Remember, the key operative here is ‘tolerance.’ Tolerance to divergent views, unique ways of thinking and behaving, unorthodox perspectives, and yet the organization continues to move in a certain direction. While a large share of people offer momentum, we also require the people that provide new direction. Most enduring firms have learnt to attract and retain a reasonably diverse mix of people and more importantly, to contain the ‘creative abrasion.’
Processes
Processes, also called as ‘routines’, are the cornerstone of longevity of organizations and innovative companies.
The way people are shaped by their habits, for a very habit simultaneously acts as a source of endurance and change, the same is the case with firms.
Habits to individuals are similar to routines in firms. In fact, the single biggest reason why most startups fail to scale is because they fail to move from a person-dependent style of management to a process-dependent, or in other words, because personal competencies often fail to translate into organizational capabilities.
Also equally true is that the very process-dependence can inhibit a firm from adapting to change. Hence, evolution calls for a fine balance of process and people dependence, which is to have a right balance of routines and agency, and this comes with practice.
Incentives
The most important insight from the famous Pavlov’s Dogs is – incentives matter. Incentives are inducements that shape behavior, much in the way parents teach their kids to develop habits.
Imagine the incentives in military for following orders, and those in the advertising industry for defying set patterns.

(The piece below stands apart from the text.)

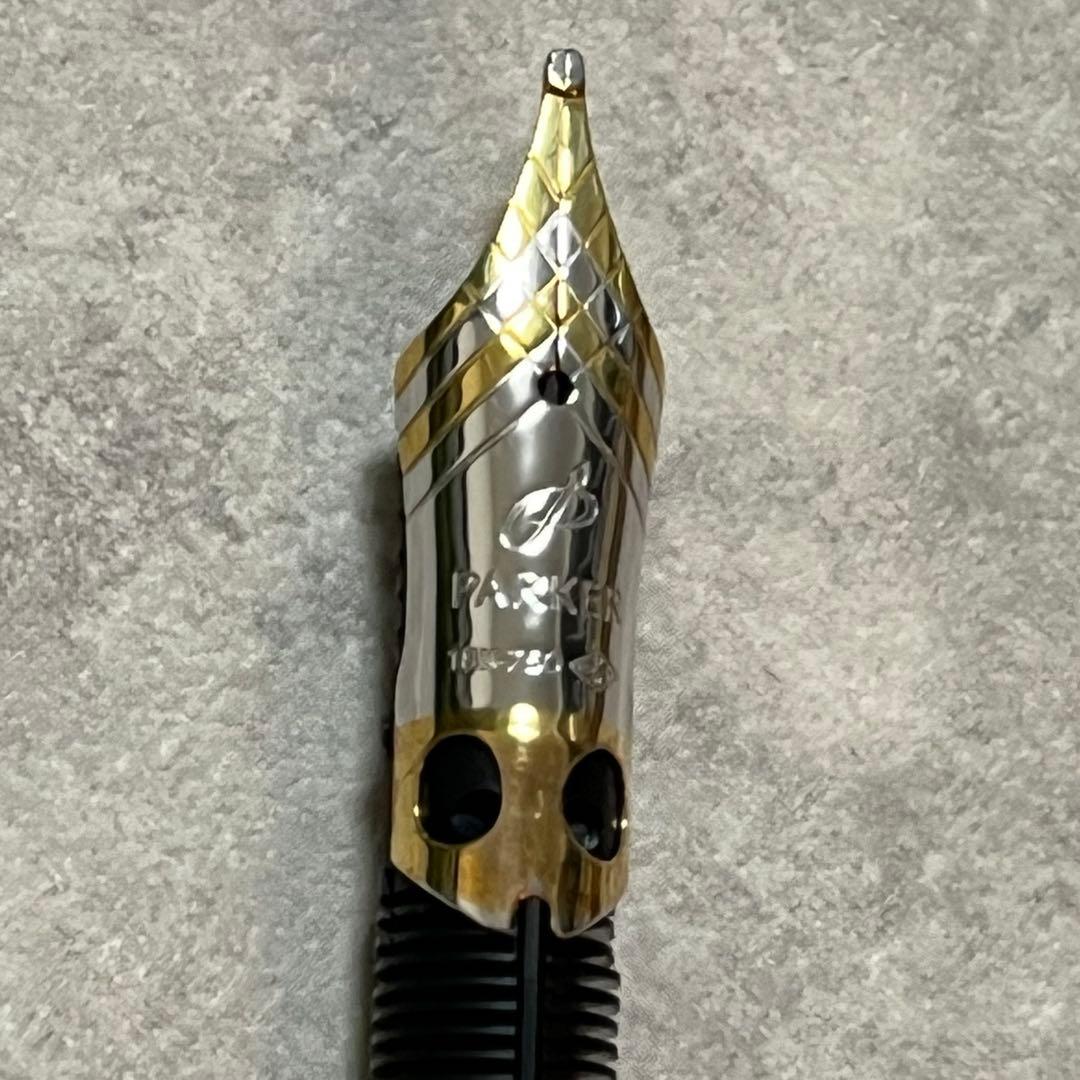 パーカー 18金 ソネット万年筆用ペン先（ペン芯）ニブ B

In the military, the cost of defiance is very high and often bloody and hence incentives for falling in line are high, and so are punishments for insubordination. On the other hand, in some of the most creative industries, such as media and advertisement, the currency is to come up with something offbeat, and hence incentives are loaded towards breaking the rules.
The successful firms understand this all too well that to keep moving at a steady pace and yet being aware of the direction calls for balancing the incentives to exploit the present and explore the future. This is called ambidexterity, much in a way that some smart people have good motor skills in both their hands.
To sum up, let me reproduce a relevant quote made by the famous inventor, James Dean – “Dream as if you’ll live forever. Live as if you’ll die today.” As much as this quote is relevant for individuals, it is all the more for firms, and this in one word is ‘ambidexterity’.